■ WHAT TO WORK ON ■
Count the lines in the rows below that contain the string "left", and give only the number.

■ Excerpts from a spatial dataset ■
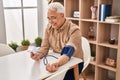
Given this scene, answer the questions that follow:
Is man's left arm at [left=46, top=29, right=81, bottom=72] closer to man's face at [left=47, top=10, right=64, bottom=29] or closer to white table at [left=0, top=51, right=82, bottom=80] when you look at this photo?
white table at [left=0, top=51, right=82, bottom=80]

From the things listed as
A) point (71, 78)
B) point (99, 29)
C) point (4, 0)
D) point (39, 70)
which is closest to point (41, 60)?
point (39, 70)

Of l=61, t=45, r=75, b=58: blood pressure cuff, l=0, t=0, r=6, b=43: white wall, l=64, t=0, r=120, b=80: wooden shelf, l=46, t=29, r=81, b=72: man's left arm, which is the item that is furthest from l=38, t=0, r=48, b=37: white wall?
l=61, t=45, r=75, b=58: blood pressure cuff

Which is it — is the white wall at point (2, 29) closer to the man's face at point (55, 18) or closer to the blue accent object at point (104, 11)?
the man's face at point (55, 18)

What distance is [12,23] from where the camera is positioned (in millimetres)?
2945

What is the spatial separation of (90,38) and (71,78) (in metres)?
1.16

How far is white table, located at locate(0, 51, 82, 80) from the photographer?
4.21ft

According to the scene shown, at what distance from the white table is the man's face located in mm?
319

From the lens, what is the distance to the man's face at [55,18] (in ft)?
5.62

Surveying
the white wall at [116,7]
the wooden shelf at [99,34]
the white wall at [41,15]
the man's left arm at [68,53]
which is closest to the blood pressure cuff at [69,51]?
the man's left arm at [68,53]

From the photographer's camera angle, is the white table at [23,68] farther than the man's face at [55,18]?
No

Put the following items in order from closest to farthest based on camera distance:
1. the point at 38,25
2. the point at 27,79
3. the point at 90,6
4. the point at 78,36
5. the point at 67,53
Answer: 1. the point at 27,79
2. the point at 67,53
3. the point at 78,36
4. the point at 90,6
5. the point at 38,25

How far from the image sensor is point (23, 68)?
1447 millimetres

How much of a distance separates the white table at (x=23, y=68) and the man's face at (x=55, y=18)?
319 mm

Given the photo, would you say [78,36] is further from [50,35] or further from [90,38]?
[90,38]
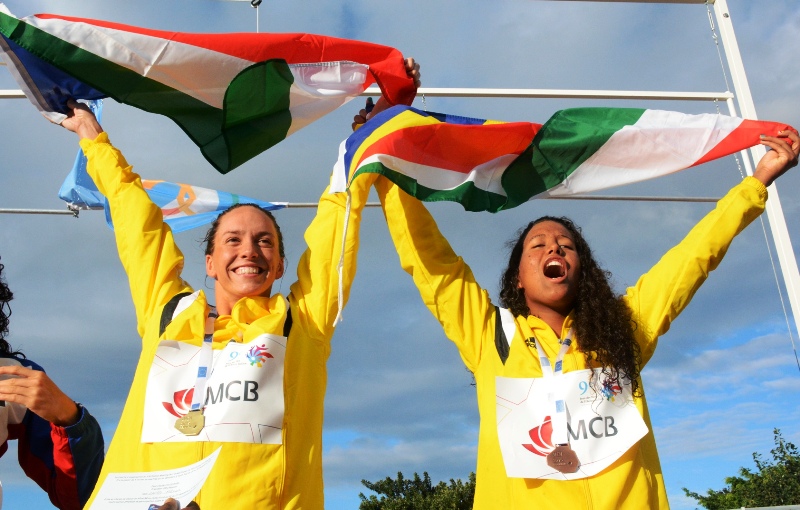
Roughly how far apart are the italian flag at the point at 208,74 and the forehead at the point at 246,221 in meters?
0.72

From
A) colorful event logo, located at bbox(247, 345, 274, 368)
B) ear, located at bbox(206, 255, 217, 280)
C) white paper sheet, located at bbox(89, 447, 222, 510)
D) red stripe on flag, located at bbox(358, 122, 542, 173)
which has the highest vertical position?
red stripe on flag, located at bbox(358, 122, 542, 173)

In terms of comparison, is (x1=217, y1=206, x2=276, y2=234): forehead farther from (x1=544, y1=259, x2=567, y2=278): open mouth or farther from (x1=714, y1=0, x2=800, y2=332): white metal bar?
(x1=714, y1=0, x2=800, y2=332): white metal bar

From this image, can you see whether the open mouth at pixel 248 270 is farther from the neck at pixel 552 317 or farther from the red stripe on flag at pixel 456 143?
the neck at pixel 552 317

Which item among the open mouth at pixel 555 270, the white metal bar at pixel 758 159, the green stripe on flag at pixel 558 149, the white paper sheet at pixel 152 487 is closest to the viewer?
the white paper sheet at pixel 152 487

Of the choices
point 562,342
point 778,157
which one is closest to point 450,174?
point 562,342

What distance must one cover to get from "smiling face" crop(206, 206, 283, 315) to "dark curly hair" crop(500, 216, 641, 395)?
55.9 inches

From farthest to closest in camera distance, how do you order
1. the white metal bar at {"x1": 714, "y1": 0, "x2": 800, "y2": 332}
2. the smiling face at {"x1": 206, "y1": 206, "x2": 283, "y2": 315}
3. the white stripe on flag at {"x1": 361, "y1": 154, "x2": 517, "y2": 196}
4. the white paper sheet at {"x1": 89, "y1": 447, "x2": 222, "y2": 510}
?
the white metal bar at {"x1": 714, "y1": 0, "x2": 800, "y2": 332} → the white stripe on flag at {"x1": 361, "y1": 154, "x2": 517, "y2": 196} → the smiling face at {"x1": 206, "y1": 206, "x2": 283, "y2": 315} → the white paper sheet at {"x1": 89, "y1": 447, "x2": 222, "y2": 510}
--
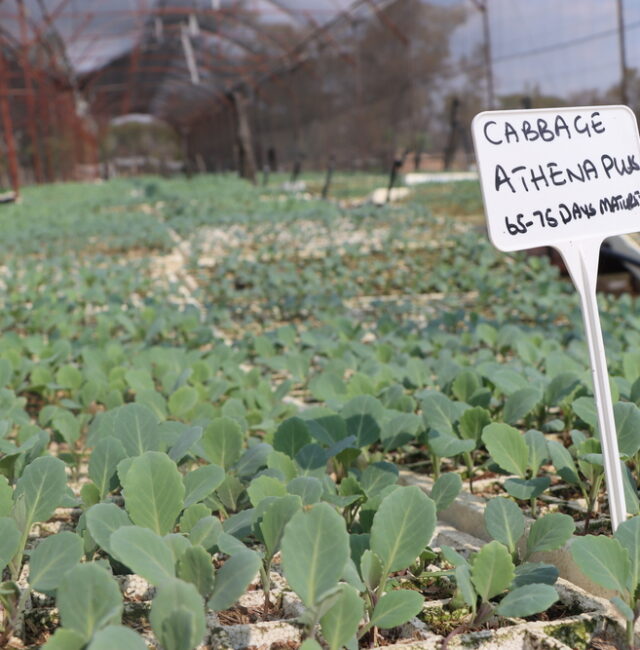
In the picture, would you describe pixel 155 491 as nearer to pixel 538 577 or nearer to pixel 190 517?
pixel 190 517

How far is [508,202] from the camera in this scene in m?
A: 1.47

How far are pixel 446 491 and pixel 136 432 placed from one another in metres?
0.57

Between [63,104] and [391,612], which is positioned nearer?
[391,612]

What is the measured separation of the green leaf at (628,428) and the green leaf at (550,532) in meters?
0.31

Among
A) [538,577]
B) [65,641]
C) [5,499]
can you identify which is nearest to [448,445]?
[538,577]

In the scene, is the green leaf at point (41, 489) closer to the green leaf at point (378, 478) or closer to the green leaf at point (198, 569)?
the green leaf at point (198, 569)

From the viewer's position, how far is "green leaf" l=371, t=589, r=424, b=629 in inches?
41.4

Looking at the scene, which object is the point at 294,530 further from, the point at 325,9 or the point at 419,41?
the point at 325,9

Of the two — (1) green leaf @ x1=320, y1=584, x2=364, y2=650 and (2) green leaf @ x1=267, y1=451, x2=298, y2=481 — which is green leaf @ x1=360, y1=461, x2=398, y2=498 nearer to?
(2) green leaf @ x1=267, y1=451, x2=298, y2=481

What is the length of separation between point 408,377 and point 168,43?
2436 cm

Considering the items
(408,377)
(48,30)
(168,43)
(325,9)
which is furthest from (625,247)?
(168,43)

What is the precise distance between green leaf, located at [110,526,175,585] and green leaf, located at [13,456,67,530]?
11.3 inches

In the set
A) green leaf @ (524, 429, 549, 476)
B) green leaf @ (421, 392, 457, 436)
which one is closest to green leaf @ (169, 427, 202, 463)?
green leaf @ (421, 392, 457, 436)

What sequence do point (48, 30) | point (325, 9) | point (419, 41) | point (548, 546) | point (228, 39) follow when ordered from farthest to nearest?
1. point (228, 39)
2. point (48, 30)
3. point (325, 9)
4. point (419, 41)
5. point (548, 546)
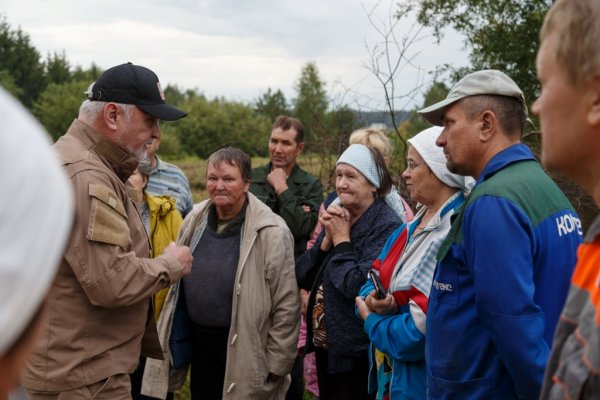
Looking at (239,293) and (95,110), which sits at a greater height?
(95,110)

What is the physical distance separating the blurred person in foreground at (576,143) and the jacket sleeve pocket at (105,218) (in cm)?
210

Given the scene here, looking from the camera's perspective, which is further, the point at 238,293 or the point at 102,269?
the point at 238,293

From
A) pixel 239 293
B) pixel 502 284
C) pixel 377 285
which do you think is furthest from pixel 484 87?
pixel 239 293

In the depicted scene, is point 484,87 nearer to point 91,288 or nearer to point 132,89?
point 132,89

■ RESULT OF THE EXERCISE ■
5